Friday, September 24, 2010

My favorite maggots

The adult soldier fly.  Photo credit: Rock Hill high School

Howdy neighbors!  How is your soil today!?

I need to tell you about my new favorite pet, the soldier fly larvae.  I'm being totally serious.  I worry about their health!  When I go to my compost tumbler to drop off a new gift, and see hundreds of them chewing on my food scraps, I get so relieved. Yay, they are still there!  Phew! Now that I have them, I don't know what I'll do without them.  Well, I do- I'll actually have to exert myself and turn my compost instead of just gawking at it lovingly.  Don't leave me, maggots!  I love how your efficiency enables my laziness!

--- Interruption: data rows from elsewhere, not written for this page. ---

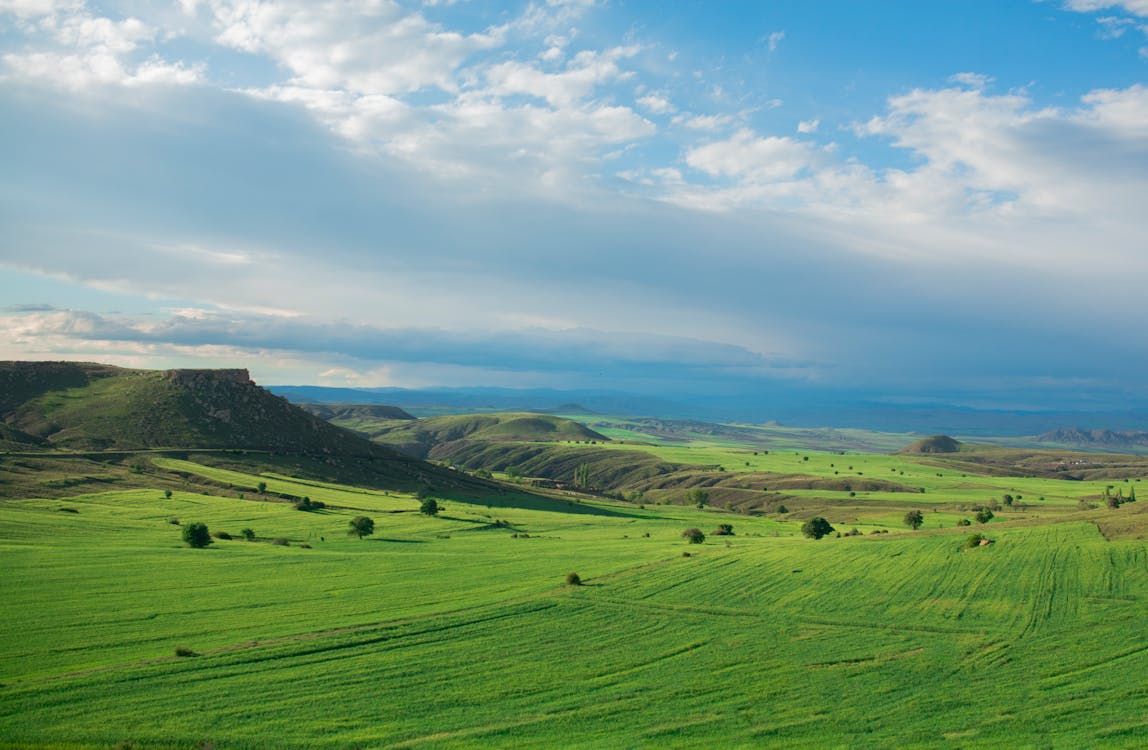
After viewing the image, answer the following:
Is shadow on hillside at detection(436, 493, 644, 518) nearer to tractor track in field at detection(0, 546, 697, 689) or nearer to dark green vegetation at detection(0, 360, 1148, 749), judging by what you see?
dark green vegetation at detection(0, 360, 1148, 749)

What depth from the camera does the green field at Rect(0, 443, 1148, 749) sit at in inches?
1281

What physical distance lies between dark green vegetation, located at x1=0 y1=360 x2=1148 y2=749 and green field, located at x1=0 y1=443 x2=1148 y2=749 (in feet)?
0.69

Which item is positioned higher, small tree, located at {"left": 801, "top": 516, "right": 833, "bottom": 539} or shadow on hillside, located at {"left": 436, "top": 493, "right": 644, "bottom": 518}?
small tree, located at {"left": 801, "top": 516, "right": 833, "bottom": 539}

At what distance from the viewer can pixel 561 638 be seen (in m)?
47.2

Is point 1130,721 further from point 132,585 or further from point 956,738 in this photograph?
point 132,585

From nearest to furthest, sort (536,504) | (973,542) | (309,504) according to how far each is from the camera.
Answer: (973,542), (309,504), (536,504)

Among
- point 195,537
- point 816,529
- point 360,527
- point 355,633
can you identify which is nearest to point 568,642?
point 355,633

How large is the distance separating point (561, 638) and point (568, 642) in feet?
3.54

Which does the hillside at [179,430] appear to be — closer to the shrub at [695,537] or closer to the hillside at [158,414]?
the hillside at [158,414]

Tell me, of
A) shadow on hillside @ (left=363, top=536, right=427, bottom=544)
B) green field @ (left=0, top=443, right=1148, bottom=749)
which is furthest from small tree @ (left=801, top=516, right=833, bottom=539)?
shadow on hillside @ (left=363, top=536, right=427, bottom=544)

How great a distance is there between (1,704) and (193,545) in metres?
47.7

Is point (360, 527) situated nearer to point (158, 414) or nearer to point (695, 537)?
point (695, 537)

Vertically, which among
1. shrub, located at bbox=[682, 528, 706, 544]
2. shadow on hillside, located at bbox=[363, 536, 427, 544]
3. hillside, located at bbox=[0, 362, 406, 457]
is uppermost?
hillside, located at bbox=[0, 362, 406, 457]

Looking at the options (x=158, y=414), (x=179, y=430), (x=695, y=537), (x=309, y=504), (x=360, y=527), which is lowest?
(x=309, y=504)
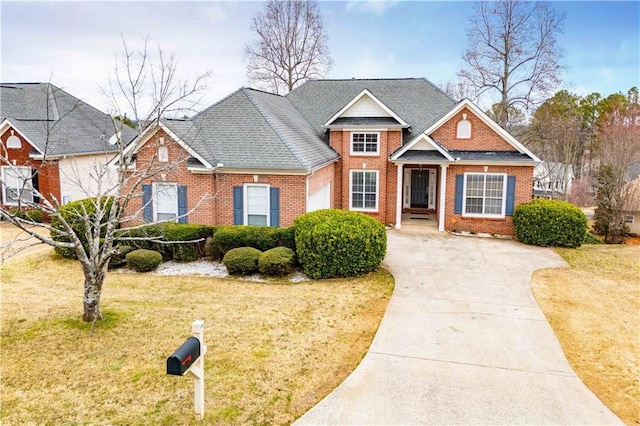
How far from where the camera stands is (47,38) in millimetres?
13922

 See them in their gross glory here (click play):

Look at the smiles on those happy Hermetia illucens.  That was once an avocado, by the way.
The best part about my maggots is that I pretty much do nothing to keep them around.  They are lower maintenance than chickens!!  My compost tumbler system is set up well to house them, because I can keep fresh kitchen scraps on the top of my pile, inside the tumbler, and attract the soldier flies without attracting rodents. 

Factoids about my new Friends
  • Heterotrophes*, and detritivores*, these baby solider flies eat rotting things (like my kitchen scraps) like it is their mission in life.  They'll take big uncut (read: lazy compost style) chunks of whatever and turn it into homogenous poo so it can further decompose into awesome humus Ergo, they help me make compost faster.  A lot faster.  For example, before these guys, we called my tumbler "the preserver" since we wouldn't get but one binful of humus a year. Now I'm depositing pretty-smelling bug poo on my soil that was food just a few weeks prior.
  • They are voracious and will likely  eat scraps before they have a chance to smell badly (even big compost no-nos like dairy, shhhh).
  • Their poo is a nice smelling soil amendment. Mmmmm bug poo smells like actinomycetes.
  • The adult soldier flies do not eat.  This means that unlike the maligned cockroach and house fly (yuk!), they don't come into your house looking for food! If they are in your house, they are lost; they don't want to be in there!  Unless you have rotting food in your house, but that is another discussion (you should clean your house *cough*).
  • The flies inoculate the compost with beneficial bacteria.
  • They are native.
  • They don't bite or carry disease (source)!
  • They outcompete houseflies for habitat, reducing your housefly population.  
Gratuitous macro lense house fly pic:  I am not a fan of this diptera (Diptera is the order that characterizes both flies).
Soldier flies have so many interesting positive attributes, that Dr. Watson and others are looking into utilizing them for large scale animal waste  management.  

Yay!!!  Tell me about the bugs in your soil that YOU are grateful for!

Autotroph: "The acquisition of metabolic energy from the fixation of inorganic carbon, for example, by photo- or chemosynthesis (source)."
Heterotroph: "An organism that depends on complex organic substances for nutrition (source)."
Detritivore: "An organism that feeds on dead organic debris (source)."


  1. Your articles are fun to read, I've never heard maggots being called "loveliest larvae" before!!

  2. thing one: you are the funniest scientist I've ever had the pleasure of reading! holy crap.

    thing two: I know a lot of funny scientists.

    thing three: thank you for stopping by my blog so I could find yours.

    thing four: the definition of "property" is sort of skewed here in Philadelphia. your steps might not actually be on your property. Our houses are right up on the sidewalk, so unless someone is through your front door (depending on how your steps are set and if you have a front porch or not) they aren't necessarily on "your property".


  3. Lora-
    Thanks! That always feels good to hear, especially from someone whose writing and perspective I admire so much. Excuse me while I fangirl and forward your comment to my all my friends and fam...

    Ahem! On your number four: that is a very interesting technicality that I forgot to think about. Thanks. I'm not sure what our standards are here, but I imagine they are quite liberal. Back when I did field work for permitting wetlands, it was a matter of life or death, not just legality, to get written permission before entering another field on a route hundreds of miles long with many more owners. Tedious, but I like being alive more. And bright orange during hunting season, of course.